IACN Desak KPK dan Kejagung Panggil Bupati Nias Utara Terkait Pinjaman Rp75 Miliar
SinPo.id - Indonesian Anti Corruption Network (IACN) mendesak Komisi Pemberantasan Korupsi (KPK) dan Kejaksaan Agung (Kejagung) melakukan investigasi, penyelidikan dan penyidikan atas dugaan pinjaman uang Bupati Nias Utara Amizaro Waruwu kepada Bank Sumut sebesar Rp75 milliar.
Ketua Bidang Hukum dan Advokasi IACN, Yohanes Masudede mengatakan dalam MoU pinjaman uang antara Bupati Amizaro Waruwu dan Bank Sumut diduga tidak melibatkan sejumlah pihak. Paraf Bupati Nias Utara Amizaro Waruwu serta Pimpinan Cabang Pembantu Bank Sumut KCP Lotu, Venansius Evident Sihura.
"Bentuk kejanggalan tersebut diperkuat tidak adanya paraf Wakil Bupati Nias Utara, Yusman Zega, Sekda Nias Utara, Bazatulö Zebua dan Kepala Bappeda Nias Utara dalam Surat Perjanjian Kredit antara Pemerintah Kabupaten Nias Utara dan Bank Sumut," kata Masudede dalam keterangannya, Senin, 29 Desember 2025.
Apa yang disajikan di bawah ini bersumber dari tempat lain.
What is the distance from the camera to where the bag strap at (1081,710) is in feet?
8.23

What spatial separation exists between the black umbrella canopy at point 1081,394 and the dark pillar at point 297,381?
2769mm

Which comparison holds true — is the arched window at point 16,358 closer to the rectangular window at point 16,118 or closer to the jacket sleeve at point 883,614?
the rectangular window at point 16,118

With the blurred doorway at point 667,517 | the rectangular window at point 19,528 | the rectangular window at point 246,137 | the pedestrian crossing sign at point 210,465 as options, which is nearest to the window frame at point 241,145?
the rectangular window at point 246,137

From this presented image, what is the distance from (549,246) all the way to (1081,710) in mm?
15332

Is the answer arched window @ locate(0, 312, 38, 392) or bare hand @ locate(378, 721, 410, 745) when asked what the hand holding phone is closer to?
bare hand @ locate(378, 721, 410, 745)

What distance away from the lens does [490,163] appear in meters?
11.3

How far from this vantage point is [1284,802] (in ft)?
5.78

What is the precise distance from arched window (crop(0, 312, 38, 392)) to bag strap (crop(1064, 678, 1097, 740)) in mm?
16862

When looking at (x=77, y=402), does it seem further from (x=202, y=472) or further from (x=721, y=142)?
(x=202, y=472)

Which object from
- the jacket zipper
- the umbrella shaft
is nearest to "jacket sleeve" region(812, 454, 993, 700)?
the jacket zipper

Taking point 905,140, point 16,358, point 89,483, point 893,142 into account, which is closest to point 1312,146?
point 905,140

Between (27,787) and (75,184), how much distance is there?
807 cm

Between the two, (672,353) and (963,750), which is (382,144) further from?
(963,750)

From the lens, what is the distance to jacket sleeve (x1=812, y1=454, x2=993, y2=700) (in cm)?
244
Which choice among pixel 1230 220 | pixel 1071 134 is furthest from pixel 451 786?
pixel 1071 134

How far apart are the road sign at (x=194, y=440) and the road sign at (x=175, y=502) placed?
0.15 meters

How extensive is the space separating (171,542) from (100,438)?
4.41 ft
Masudede menjelaskan, tujuan pinjaman Pemerintah Kabupaten Nias Utara dari Bank Sumut yang tertera dalam Surat Perjanjian Kredit dengan Nomor : 001/272/KPD-JPG/2023, Nomor Rekening/AC : 272.05810000025, Nomor IMK :001/Dkr-KKK/IMK/L/2022 menyebutkan, pinjaman tersebut diperuntukan penggunaannya untuk pembiayaan infrastruktur.
Pihak yang tertera dalam Surat Perjanjian Kredit hanya ada nama dan paraf Bupati Nias Utara, Amizaro Waruwu dan Pimpinan Cabang Pembantu Bank Sumut KCP Lotu, Venansius Evident Sihura.
Sementara, lanjutnya, pada Surat Kesepakatan Bersama antara Pemerintah Kabupaten Nias Utara dengan Bank Sumut hanya diketahui oleh Bupati Nias Utara Amizaro Waruwu dan Direktur Bisnis dan Syariah Bank Sumut, Irwan dengan Nomor : 900/1659/BPKPAD/2022, Nomor : 058/Dkr-KKK/MOU/2022.
"Karena minimnya transparansi terkait penggunaan pinjaman uang Bupati Nias Utara, Amizaro Waruwu dengan Bank Sumut senilai Rp75 miliar tersebut. IACN mengendus dan menduga adanya kejahatan penyalahgunaan jabatan dan kekuasaan, penggelapan dan aroma korupsi," katanya.